One of their later studies was on finding journal articles; users found this was difficult. Another further study was on music researchers. At the University of Chicago, the developers use personae when talking about the design of their system in order to stay focused on their different user types.
Finally, Barbara DeFelice (Director, Digital Resources Program at Dartmouth College) talked about "Summon @ Dartmouth College: the User View."
They implemented Summon (Serials Solutions) at Dartmouth in April of 2009. They still have the catalog, federated search, and other silos, in addition to their Summon Beta.
They did usability testing on the beta before making it public by doing six one-on-one sessions with undergraduates and two focus groups. They used TechSmith UserVue software for their one-on-one sessions. They did not use tasks, but asked the students to work on real assignments while using the system.

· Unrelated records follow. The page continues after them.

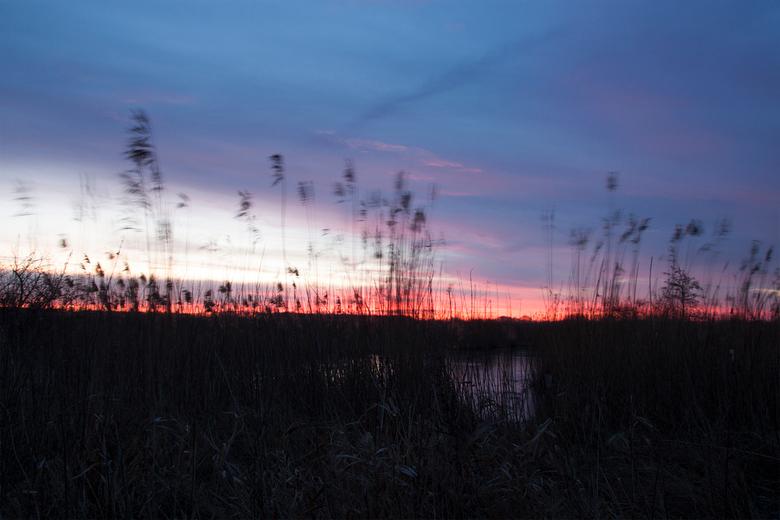 "horizon - Gisterochtend een prachtige brandende zonsopkomst. Ik was al vroeg in het Easterskar, dus kon hem mooi even meepikken <img  src=""/images/smi"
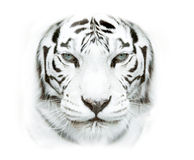 White siberian tiger face closeup Royalty Free Stock Images
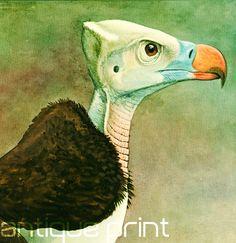 1930 White-headed Vulture Antique Print Louis by sofrenchvintage ~ETS #birds #vulture #vintageprint #vpgueteam #etsygifts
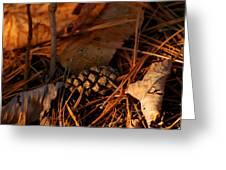 Michigan Golden Sunset Pine Cone Greeting Card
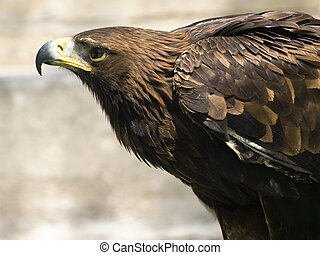 Aquila Chrysaetos - The beautiful and endangered Golden...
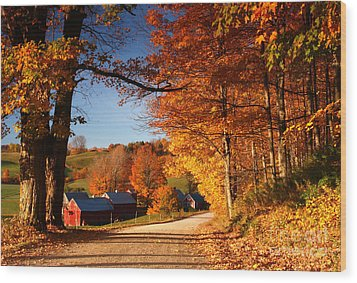 The Road To The Jenne Farm Wood Print by Butch Lombardi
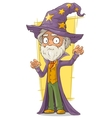 Cartoon old bearded wizard in big hat vector image vector image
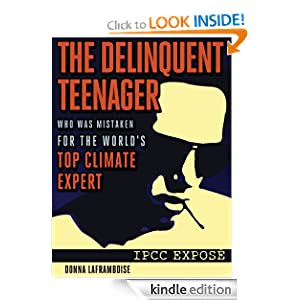 Amazon.com: The Delinquent Teenager Who Was Mistaken for the World's Top Climate Expert eBook: Donna Laframboise: Books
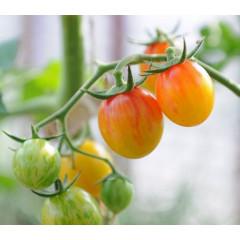 Золотой Шмель (Golden Bumble Bee Tomato)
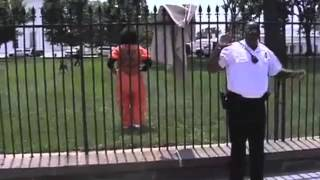 Diane Wilson of CODEPINK jumps over White House fence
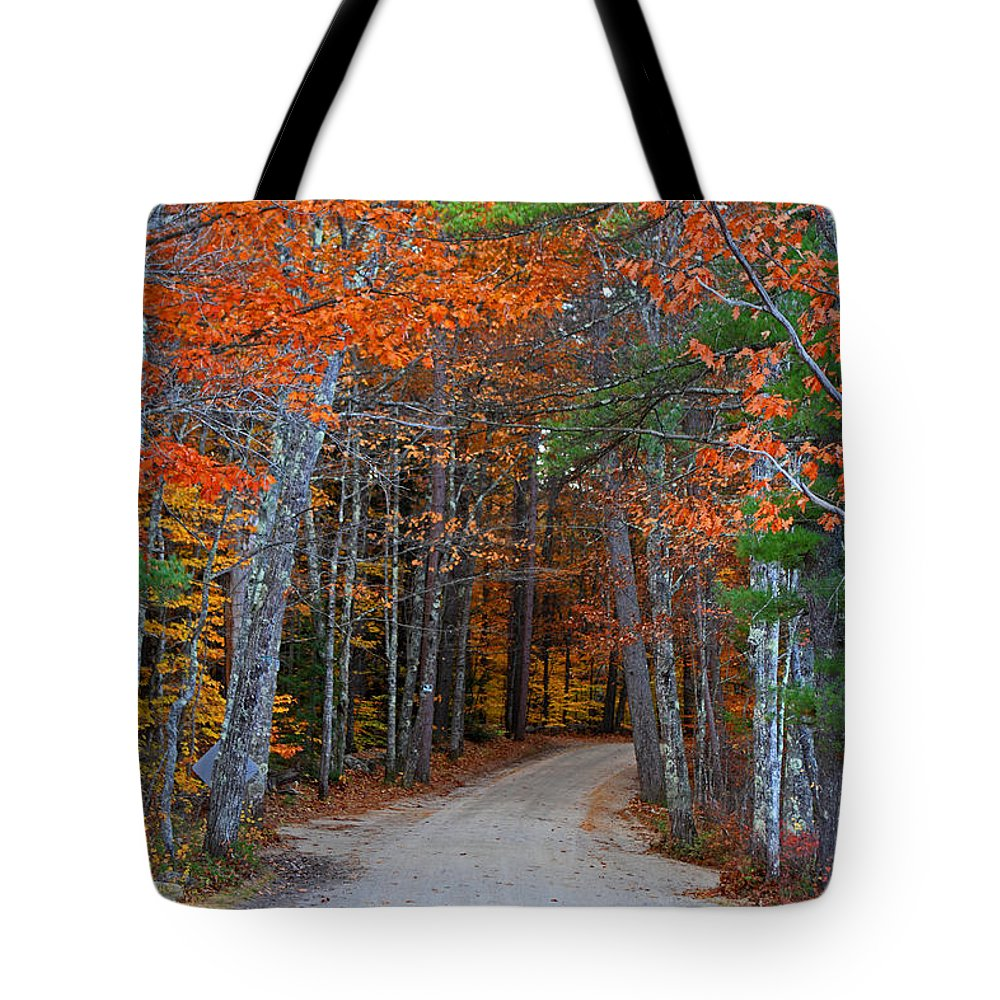 Foliage Tote Bag featuring the photograph Twisting Road Of Fall by Lloyd Alexander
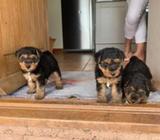 Beautiful Welsh Terrier Puppies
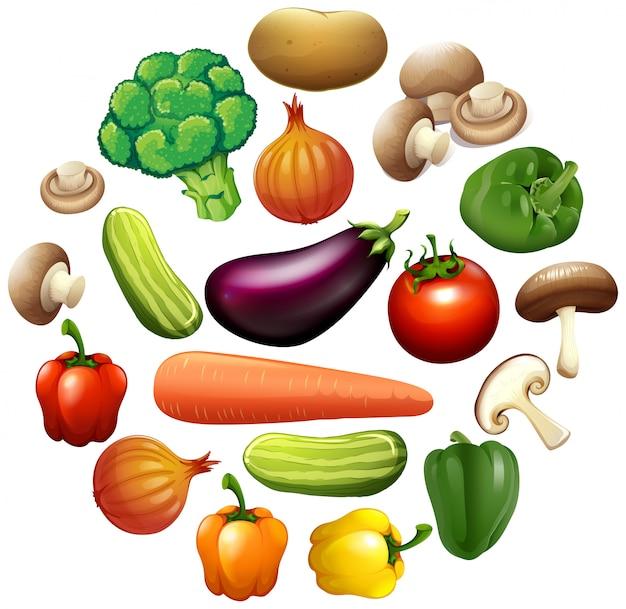 Tipo diferente de vegetais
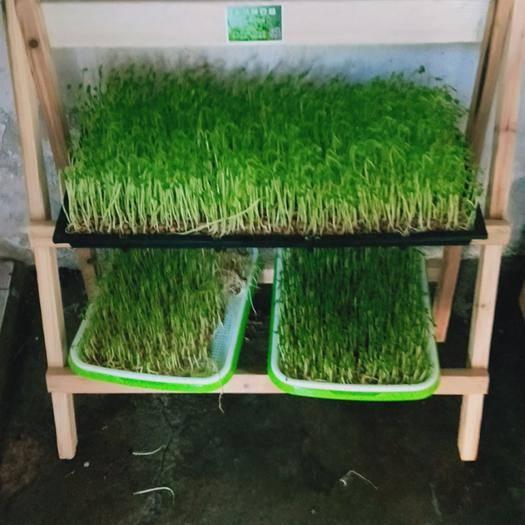 诏安县豌豆苗 纯水培,无化学农药,绿色健康食品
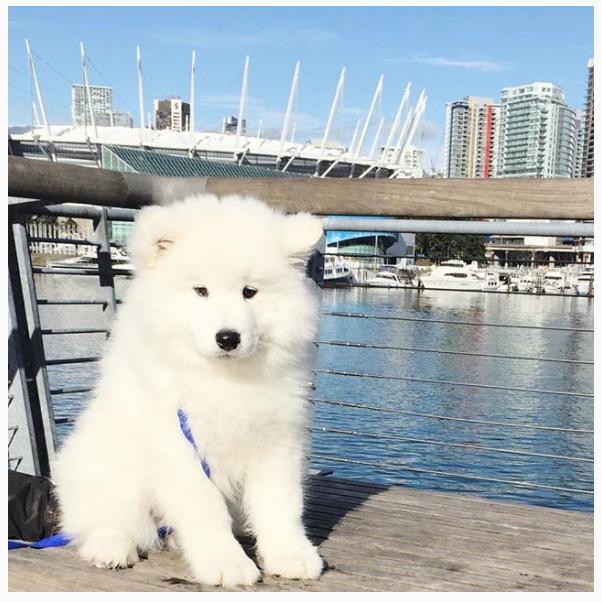Samoyed Puppy Vancouver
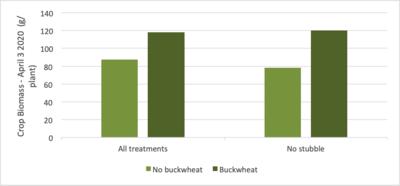 Fig.3 Buckwheat value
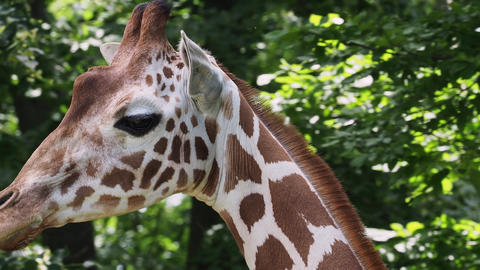 Giraffe head with neck on green background. Giraffa camelopardalis reticulata Live Action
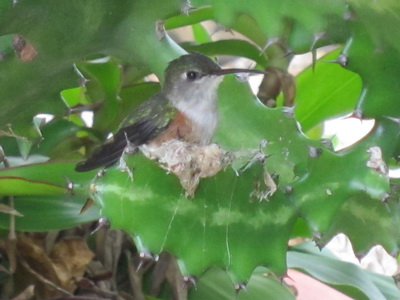 The Mama hummingbird trying her nest on for size!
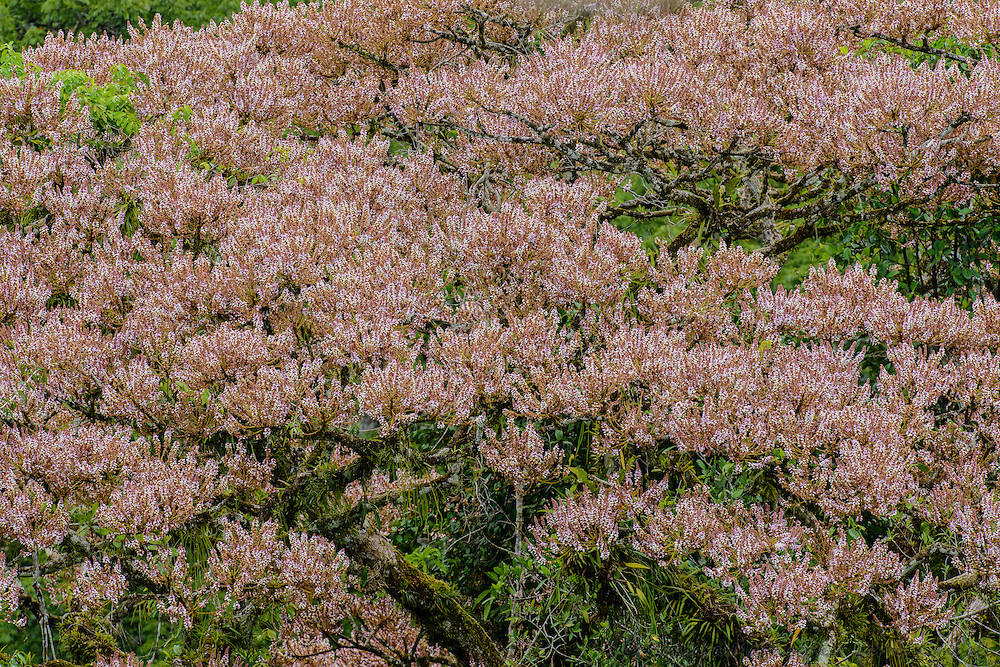 Amazon forest canopy, foliage and flowers of  Chaperno [Lonchocarpus macrophyllus; Fabaceae]; Yasuni National Park, Ecuador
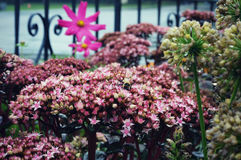 Clusters of Tiny Pink Star Like Flowers. In a flower garden with cosmos in front of an iron fence royalty free stock photos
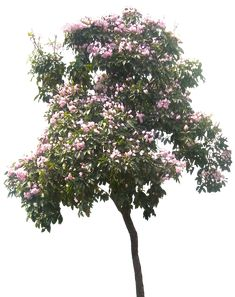 [Lagerstromia01L.png]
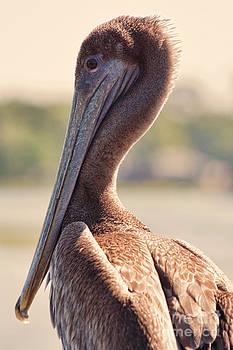 Pelican by Kristy Ollis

They found that the students liked the look of the system. Students also liked limiting to known databases/sources – DeFelice pointed out that they learned from this that students bring prior knowledge to a new system and want a way to work that knowledge into their use of it. Users also have a low tolerance for not getting smoothly to full text: they have found that their users hate the openURL results page.
Dartmouth also talked to faculty one-on-one. They found out their faculty really like Google Scholar and use it, and also that they recognize the continued value of known subject indexes. They felt the new system was good for finding known items.
During some time for Q & A, DeFelice and Hanson both recommended getting as many people to observe your tests as you can because it can be very eye-opening for the observers, especially if those people are library staff. It’s a good way to create buy-in for a new system.
Also during the Q & A, one of our panelists (Breeding?) made the point that no ILS vendor is updating its OPAC: the OPAC is dead, he said. Precision will be the thing to work on next in these systems. Also, keeping both (a discovery system alongside an OPAC and separate article databases) won’t be feasible for very long.
Notes taken by committee member Amy Fry during the panelists discussion.